Live within your means:

Maintain a running balance of what you are spending money on and how much, even for the small things you usually wouldn’t account for like a bag of chips, a bottle of your favorite beverage and some gum. You’d be stunned how much you spend and if you keep rightful track of your money, you will quickly discover where your limitations are. This is where you can cut out wasteful spending. Once you see where your money is really going, you can create a budget which will assist you keep better track of unnecessary spending and then you can put that money back in your account.

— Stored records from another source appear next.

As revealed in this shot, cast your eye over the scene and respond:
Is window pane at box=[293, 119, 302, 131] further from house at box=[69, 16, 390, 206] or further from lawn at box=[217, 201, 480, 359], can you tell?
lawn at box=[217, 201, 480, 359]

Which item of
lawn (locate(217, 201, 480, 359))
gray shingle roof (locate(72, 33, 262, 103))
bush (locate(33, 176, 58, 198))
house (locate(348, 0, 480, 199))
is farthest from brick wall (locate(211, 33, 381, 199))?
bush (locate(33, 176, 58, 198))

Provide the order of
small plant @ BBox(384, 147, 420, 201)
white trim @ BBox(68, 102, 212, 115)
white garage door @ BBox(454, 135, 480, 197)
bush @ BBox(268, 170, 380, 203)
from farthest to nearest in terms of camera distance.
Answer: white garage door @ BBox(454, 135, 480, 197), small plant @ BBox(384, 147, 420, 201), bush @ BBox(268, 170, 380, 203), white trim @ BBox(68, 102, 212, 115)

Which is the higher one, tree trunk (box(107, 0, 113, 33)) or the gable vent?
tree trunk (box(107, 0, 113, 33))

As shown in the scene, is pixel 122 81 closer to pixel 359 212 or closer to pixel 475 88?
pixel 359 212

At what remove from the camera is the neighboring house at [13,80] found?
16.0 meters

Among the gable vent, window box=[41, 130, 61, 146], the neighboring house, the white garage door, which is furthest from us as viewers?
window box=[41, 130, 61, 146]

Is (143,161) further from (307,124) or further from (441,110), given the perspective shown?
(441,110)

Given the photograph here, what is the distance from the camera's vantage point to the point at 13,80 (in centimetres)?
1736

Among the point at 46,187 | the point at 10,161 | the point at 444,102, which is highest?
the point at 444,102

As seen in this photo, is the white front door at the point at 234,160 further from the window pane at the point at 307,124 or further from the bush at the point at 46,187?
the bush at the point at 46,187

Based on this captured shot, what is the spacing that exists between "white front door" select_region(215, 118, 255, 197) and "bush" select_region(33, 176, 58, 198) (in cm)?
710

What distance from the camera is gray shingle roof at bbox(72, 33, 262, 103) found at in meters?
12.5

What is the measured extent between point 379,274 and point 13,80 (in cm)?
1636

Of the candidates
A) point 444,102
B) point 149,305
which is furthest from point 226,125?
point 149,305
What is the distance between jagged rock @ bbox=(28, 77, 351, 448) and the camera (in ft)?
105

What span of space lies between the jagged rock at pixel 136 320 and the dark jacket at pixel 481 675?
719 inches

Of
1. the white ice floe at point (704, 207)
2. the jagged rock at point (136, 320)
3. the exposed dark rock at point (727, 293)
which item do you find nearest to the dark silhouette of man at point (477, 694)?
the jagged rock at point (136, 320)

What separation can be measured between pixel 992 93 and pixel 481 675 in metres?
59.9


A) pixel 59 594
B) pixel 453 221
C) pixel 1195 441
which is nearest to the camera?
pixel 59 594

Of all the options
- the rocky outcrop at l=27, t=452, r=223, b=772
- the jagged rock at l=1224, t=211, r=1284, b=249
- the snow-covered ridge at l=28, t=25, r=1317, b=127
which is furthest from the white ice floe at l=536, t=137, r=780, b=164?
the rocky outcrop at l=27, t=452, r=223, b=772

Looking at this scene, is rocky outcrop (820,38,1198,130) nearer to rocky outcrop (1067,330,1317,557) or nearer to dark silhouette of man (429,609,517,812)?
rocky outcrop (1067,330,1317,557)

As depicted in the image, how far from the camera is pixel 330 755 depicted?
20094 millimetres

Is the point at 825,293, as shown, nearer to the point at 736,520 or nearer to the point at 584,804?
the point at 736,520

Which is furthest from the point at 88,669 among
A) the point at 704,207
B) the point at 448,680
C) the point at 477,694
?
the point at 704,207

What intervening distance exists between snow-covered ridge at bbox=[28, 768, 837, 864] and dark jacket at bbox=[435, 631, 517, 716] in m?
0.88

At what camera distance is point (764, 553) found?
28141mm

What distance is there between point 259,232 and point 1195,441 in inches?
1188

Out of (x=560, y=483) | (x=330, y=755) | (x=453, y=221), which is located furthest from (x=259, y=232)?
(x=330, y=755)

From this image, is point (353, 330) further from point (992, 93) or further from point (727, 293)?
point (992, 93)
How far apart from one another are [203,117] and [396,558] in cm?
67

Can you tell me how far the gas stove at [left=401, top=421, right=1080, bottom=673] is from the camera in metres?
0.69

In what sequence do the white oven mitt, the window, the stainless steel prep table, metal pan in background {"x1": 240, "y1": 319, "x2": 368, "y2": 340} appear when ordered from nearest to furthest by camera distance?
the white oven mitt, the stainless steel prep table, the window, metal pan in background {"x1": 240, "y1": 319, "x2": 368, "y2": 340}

Keep an eye on your monthly expenses:

Do you actually need those extras on your mobile plan? If you have your own account, do you need all those cable channels which cost additional per month? Gas can be a huge expense, are you taking your car when you can walk? Can you take campus transportation instead? By examining where your money goes each month for regular essential expenses, you can simply pinpoint ways you can cut back and save money.


Financially Struggling Students

Research student discounts:

Many programs or/and companies provide student discounts on books, computers, travel accommodations, electronics and even movie tickets for the occasional night out. Look for shops that offer student discounts. Most of the time all you will need is to have your student ID on you for verification.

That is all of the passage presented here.